La mia gioia più grande

Fatatour…in molte mi chiedete da dove nasce questo nome, ve lo spiego subito. Poiché sono un’eterna amante delle favole quelle a lieto fine, il nome Fata mi è sempre sembrato adatto a me, lo trovo dolce che lasci intendere qualcosa di tenero. Tour deriva dai raduni, giri in moto che io e il Marito qualche volta ci concediamo (bel tempo permettendo)

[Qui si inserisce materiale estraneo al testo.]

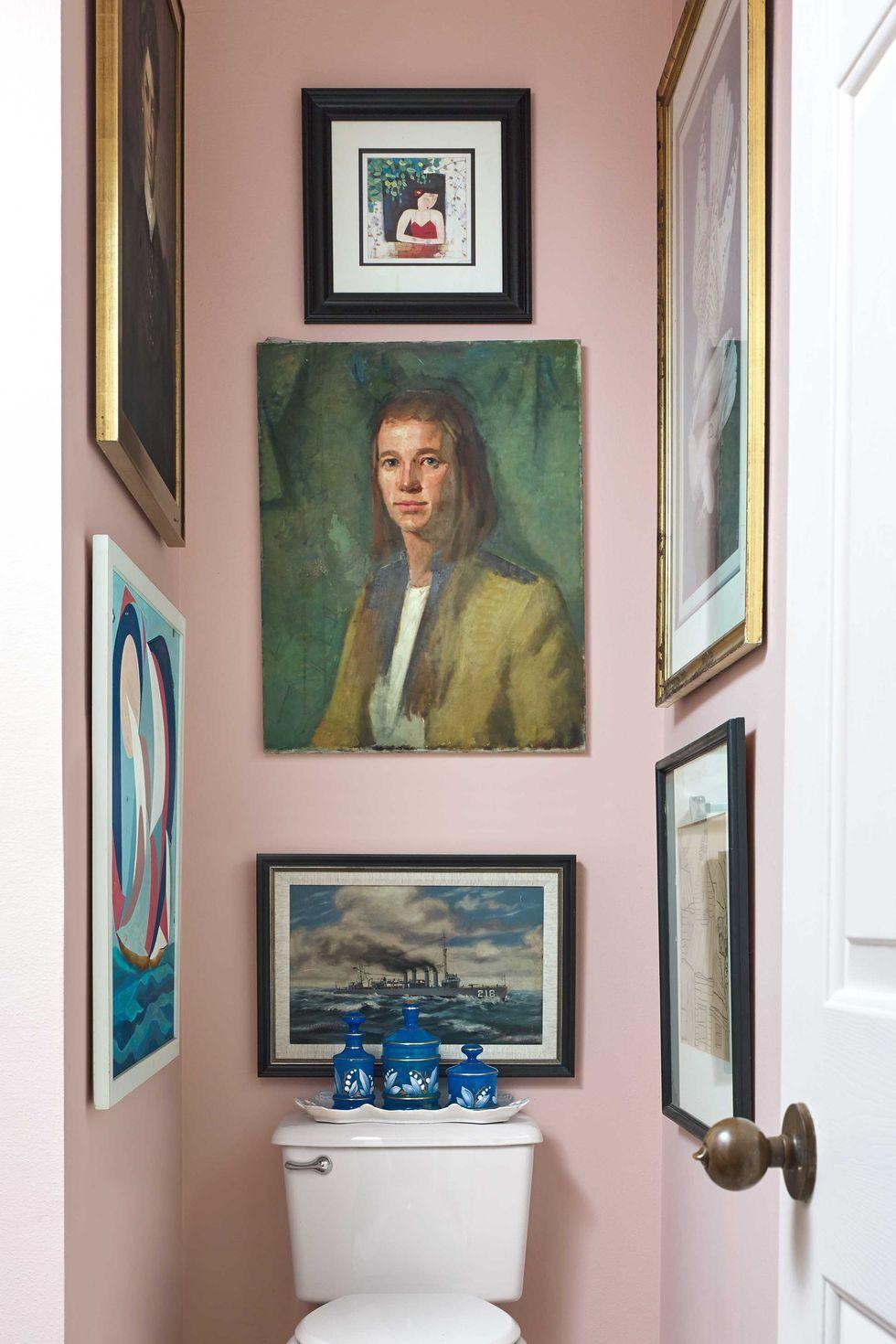 room, wall, bathroom, interior design, picture frame, bathroom accessory, house, shelf, home, art,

Dopo 15 anni di fidanzamento abbiamo coronato il Nostro sogno, quello di diventare Marito e Moglie e adesso, dulcis in fundo dopo un anno e 2 mesi dal Nostro Si, siamo in attesa del Dono più bello che la vita potesse farci, quello di diventare genitori e aspettare un bambino o bambina ed io sono presa da mille ansie e paure poiché sono anche in procinto di terminare gli studi in Legge. Ecco questa è la mia paura più grande, quella di non riuscire a terminare; ma voglio, anzi devo, anche se dovessi lasciare due esami in sospeso almeno so che sono due e non 5. Ho una paura matta ma so che non devo deconcentrarmi e cadere nel panico, potrebbe costarmi l’intera carriera di studi, ma voi mi aiuterete vero ???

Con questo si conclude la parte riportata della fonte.